The Wound role can be based in either Hull, Watford or Leamington Spa.

The Sports Med role can be based in either Watford, Hull, Leamington Spa, Memphis (Tennessee) or Andover (Massachusetts)


The Investigator Initiated Studies (ISS) Specialist will support investigator initiated studies with a specific focus on their division (Sports Med or Wound). This role would need to have a good understanding of the current clinical research within this focus area, to work closely with global clinical strategy and franchise teams. Duties include assessment/development of new IIS proposals, critical appraise the study design and feasibility, reviewing milestones (data and publications) and supporting presentation for Clinical Review Committee. Close collaboration with the business franchise and the division's strategy lead.

Essential Functions

- To manage the divisions Investigator Initiator Studies so that the business has a clear understanding of study objectives and milestone deliverables.
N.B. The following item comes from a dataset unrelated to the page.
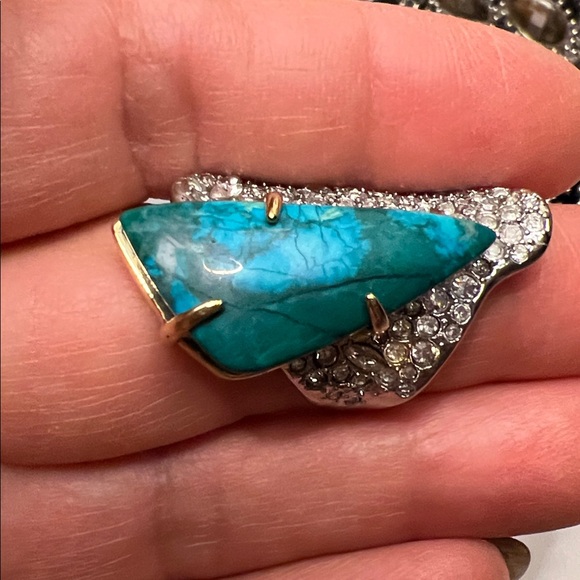 🔮Alexis Bittar Roxbury Crystal Ring sz7 - Picture 7 of 11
To track studies using the tracker systems to monitor study milestone deliverables. Review protocol and budget submission for clinical and scientific merit. Provide support data for scientific and clinical review group meetings

- To work closely with the reference center team and to communicate directly with principle study investigator and study site to better understand study proposal and budgets

- To support the administrative functions associated with the IIS project processing and to help reduce the number of long term/critical actions significantly

- Develop effective working relationship with the internal and external customers on behalf of the CMSA organization

- Provide reports on a weekly and monthly basis

- Provide support, guidance and direction to the SMA team to ensure timely and accurate key product submissions


- Minimum 3 - 5 years of experience in medical device industry, clinical study center setting or scientific/research field required

- Ability to handle complex and inter disciplinary projects, and demonstrates flexibility in managing changing priorities and strong communication skills

- Advanced negotiation and written and verbal communication skills in English

- Understanding of (GCP) Good Clinical Practice and best practices in clinical study set up.

- Good knowledge of Microsoft Access, Excel, Word, PowerPoint, Outlook, SharePoint, Visio and Project

- Experience in working cross functional

- Coordination and administration skills are required.